Introduction to System Administration

What Is System Administration?

System administration (sysadmin) is the discipline of maintaining reliable computer systems in a multi-user environment. A sysadmin manages and maintains an organization’s IT infrastructure - the combination of hardware, software, network, and services that keep things running.

In a small company, one sysadmin might do everything. In larger organizations, the work splits across specialized roles: network admin, security engineer, cloud ops, etc.

Servers and Clients

A server is a machine (or software) that provides services to other machines. A client is the machine that requests those services.

Concept	Description
Server	Hosts services - web server, email server, file server, SSH server
Client	Requests services - your laptop hitting a web server, Outlook fetching email
Rack server	Standard horizontal form factor for data centers
Blade server	Thin, modular server that slots into a shared chassis
KVM switch	One keyboard, video, and mouse controlling multiple physical servers

A single server can serve many clients simultaneously
A single client can use multiple servers at once
Server hardware is optimized for reliability and throughput - redundant power supplies, ECC RAM, hot-swappable drives

The Cloud

Cloud computing is accessing compute, storage, and services over the internet instead of running them on local hardware.
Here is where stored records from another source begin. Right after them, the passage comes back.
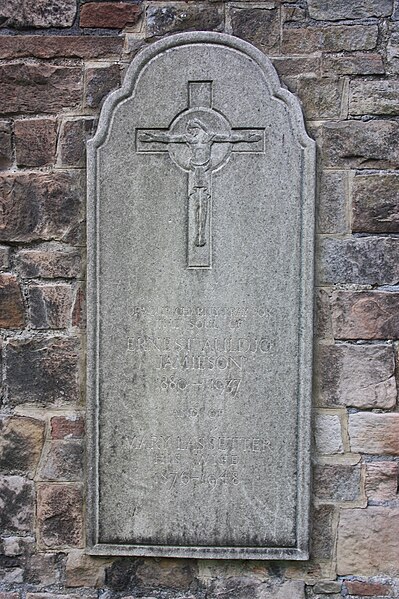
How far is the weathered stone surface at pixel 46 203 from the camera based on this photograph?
2.61m

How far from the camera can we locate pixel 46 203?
2.62m

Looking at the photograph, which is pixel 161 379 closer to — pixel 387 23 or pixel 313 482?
pixel 313 482

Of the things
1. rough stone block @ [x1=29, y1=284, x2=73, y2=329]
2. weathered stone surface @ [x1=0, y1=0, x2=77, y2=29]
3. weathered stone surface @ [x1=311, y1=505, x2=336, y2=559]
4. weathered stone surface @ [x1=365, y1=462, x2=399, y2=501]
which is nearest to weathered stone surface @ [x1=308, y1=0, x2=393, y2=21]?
weathered stone surface @ [x1=0, y1=0, x2=77, y2=29]

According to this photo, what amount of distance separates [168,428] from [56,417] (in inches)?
17.8

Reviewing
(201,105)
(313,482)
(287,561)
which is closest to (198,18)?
(201,105)

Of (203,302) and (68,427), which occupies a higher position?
(203,302)

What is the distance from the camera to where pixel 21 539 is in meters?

Model	What You Manage	Example
On-premises	Everything - hardware, OS, apps, networking	Your own data center
IaaS (Infrastructure as a Service)	OS and above - hardware is the provider’s problem	AWS EC2, Azure VMs, GCP Compute
PaaS (Platform as a Service)	Just your code - runtime is managed	Heroku, Azure App Service, Google App Engine
SaaS (Software as a Service)	Nothing - just use it	Gmail, Slack, Salesforce

Core Sysadmin Responsibilities

User & Hardware Provisioning

Sysadmins manage the full lifecycle of users and their equipment:

Hardware lifecycle:

Procurement - purchase or allocate hardware for an employee
Deployment - image the machine, configure hostname, install required software
Maintenance - apply updates, troubleshoot hardware failures
Retirement - securely wipe data, decommission hardware from the fleet

User lifecycle:

Create accounts and provision access to resources (email, file shares, VPN)
Apply principle of least privilege - users get only the access they need
When a user leaves: revoke access, wipe their machine, recycle hardware

Routine Maintenance

Batch updates: Group security patches and deploy them on a regular cycle (often monthly), not one-at-a-time
Coordinate taking services offline, applying updates, and verifying services come back correctly
Stay on top of security patches - delayed patching is one of the most exploited attack vectors

Organizational Policies

Sysadmins define (or enforce) IT policies:

Should users be allowed to install arbitrary software? (Usually no)
Password requirements - minimum length, complexity, rotation
Acceptable use - what can company devices/networks be used for?
Device security - are company phones required to have a passcode?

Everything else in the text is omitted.